— begin Provided data —

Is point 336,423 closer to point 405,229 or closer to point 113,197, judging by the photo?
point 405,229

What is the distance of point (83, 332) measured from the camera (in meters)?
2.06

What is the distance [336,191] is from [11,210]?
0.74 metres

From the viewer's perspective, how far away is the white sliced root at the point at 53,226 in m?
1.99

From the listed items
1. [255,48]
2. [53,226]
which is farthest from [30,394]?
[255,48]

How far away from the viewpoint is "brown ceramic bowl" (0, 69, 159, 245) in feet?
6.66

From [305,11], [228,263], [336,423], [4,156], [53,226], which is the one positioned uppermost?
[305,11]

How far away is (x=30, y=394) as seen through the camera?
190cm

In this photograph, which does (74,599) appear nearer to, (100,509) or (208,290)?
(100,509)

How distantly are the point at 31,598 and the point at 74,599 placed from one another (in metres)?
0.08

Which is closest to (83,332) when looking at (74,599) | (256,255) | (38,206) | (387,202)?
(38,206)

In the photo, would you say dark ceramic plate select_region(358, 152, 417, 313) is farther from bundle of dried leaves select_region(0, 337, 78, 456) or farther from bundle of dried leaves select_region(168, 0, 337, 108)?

— end Provided data —

[Exercise objective]
Rewrite all of the data above, replacing every "ceramic" with "porcelain" and leaving everything else unchanged.

[In response]
Is point 336,423 closer to point 405,229 or closer to point 113,197, judging by the photo?
point 405,229

What is the distance of point (83, 332) measured from the camera (in meters)?
2.06

What is the distance [336,191] is from [11,210]?
0.74 metres

From the viewer's perspective, how far away is the white sliced root at the point at 53,226 in m?
1.99

From the listed items
1. [255,48]
2. [53,226]
which is farthest from [30,394]?
[255,48]

How far away from the viewpoint is "brown porcelain bowl" (0, 69, 159, 245) in feet?
6.66

From [305,11], [228,263], [336,423], [4,156], [53,226], which is the one positioned uppermost?
[305,11]

How far away is (x=30, y=394) as seen through the camera?
190cm

In this photograph, which does (74,599) appear nearer to, (100,509) or (208,290)?
(100,509)

How distantly are the point at 31,598 and the point at 74,599 placed from one another (in metres)?
0.08

Which is closest to (83,332) when looking at (74,599) | (256,255) | (38,206) | (387,202)?
(38,206)

In the photo, would you say dark porcelain plate select_region(358, 152, 417, 313) is farther from bundle of dried leaves select_region(0, 337, 78, 456) or farther from bundle of dried leaves select_region(168, 0, 337, 108)?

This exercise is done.